VIDO-InterVac will use a decontamination procedure called vaporized hydrogen peroxide (VHP) sterilization—a procedure VIDO-InterVac routinely uses to decontaminate its rooms and equipment in its containment Level 3 facility. The N95 respirator masks will be decontaminated by VHP to provide an emergency N95 back-up supply for hospitals if the need arises during the pandemic.

On March 28, the U.S. Food and Drug Administration authorized a VHP decontamination procedure for emergency use with N95 respirator masks. A recently published Duke University study showed successful use of the decontamination technique, and has announced plans to use the technique on N95s from three hospitals. Last week, researchers in Winnipeg confirmed that N95 masks can undergo multiple decontaminations with the VHP technique, while preserving mask effectiveness and fit.

This week, VIDO-InterVac successfully tested the decontamination procedure on several dozen used N95 respirator masks from SHA. Biological indicators are used to validate the effectiveness of the procedure, helping to ensure the respirator masks could be safely re-used.

Worn by health care workers and paramedics, N95 respirators are form-fitting masks designed to filter out pathogens. VIDO-InterVac could, if needed, decontaminate thousands of masks per week, Gerdts said.

“We are ready as early as next week to provide this as a back-up if needed,” said Gerdts. “The equipment required to undertake this VHP sterilization procedure is only available in a few places in North America, and we are very pleased that we have the capability to help out if needed in addressing a shortage of N95s.”

The possibility of using the same process to decontaminate other used personal protective equipment (PPE) may also be explored, he said.

“The SHA and USask’s VIDO-InterVac have come up with a potential solution for the safe and effective sterilization and re-use of PPE that could potentially save lives,” said USask neurosurgery professor and SHA surgeon Dr. Michael Kelly, who co-leads the SHA task force on PPE. “This is an excellent contingency plan and shows the ability of Saskatchewan organizations to come together to solve critical problems during the COVID-19 pandemic.”

The Winnipeg study was led by University of Manitoba researcher and critical-care physician Dr.

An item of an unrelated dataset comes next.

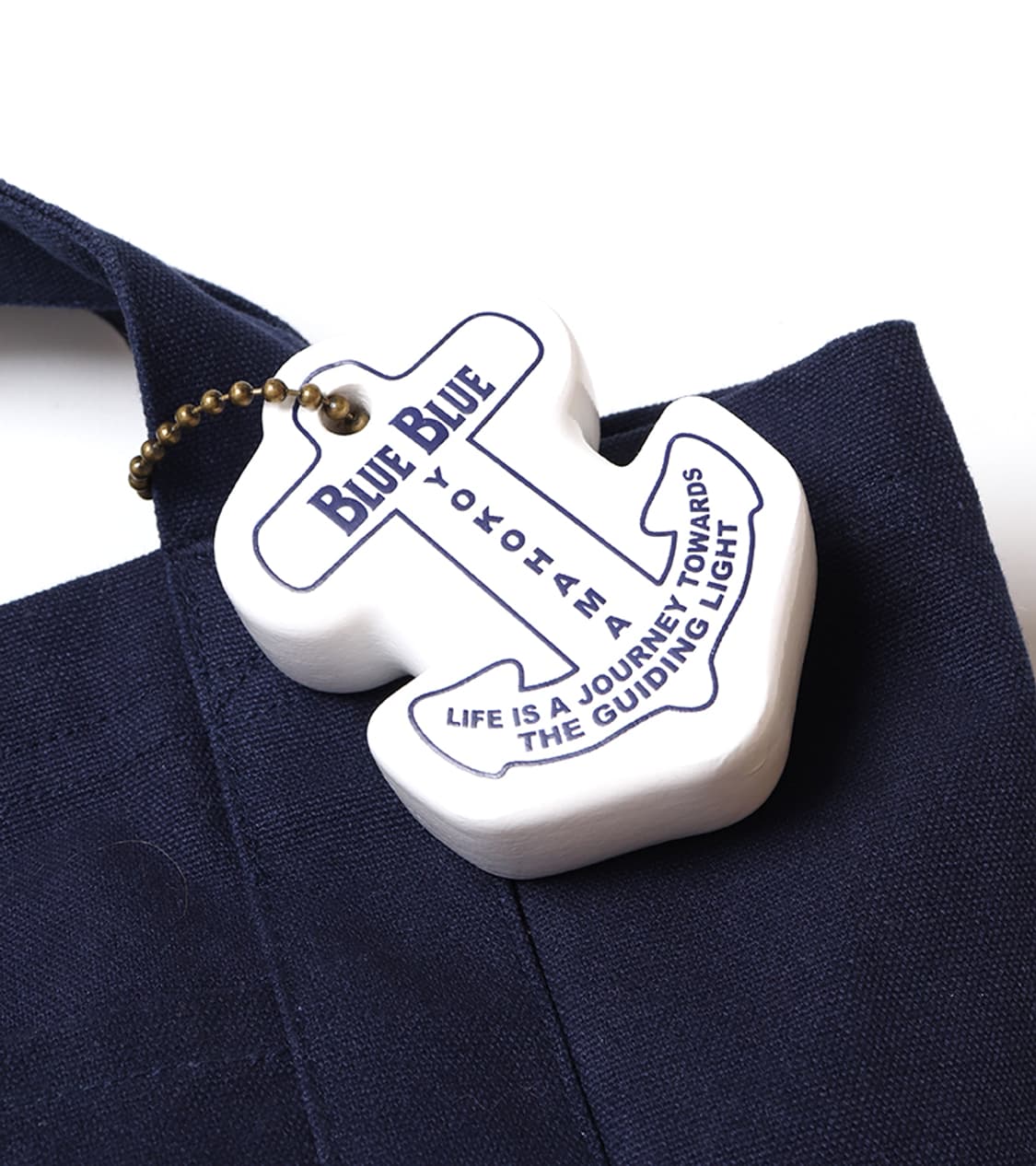 BLUE BLUE JAPAN 상품이미지2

Anand Kumar, partnering with Canada’s National Microbiology Laboratory and Health Sciences Centre Winnipeg, Manitoba’s largest health care facility.

“Saskatchewan is so fortunate to have VIDO-InterVac,” said SHA CEO Scott Livingstone. “In addition to their ongoing COVID-19 vaccine development, we are also utilizing their infrastructure to ensure we now have a contingency plan for PPE if traditional supply chains for PPE cannot be maintained. The safety of our health care workers is our primary concern.”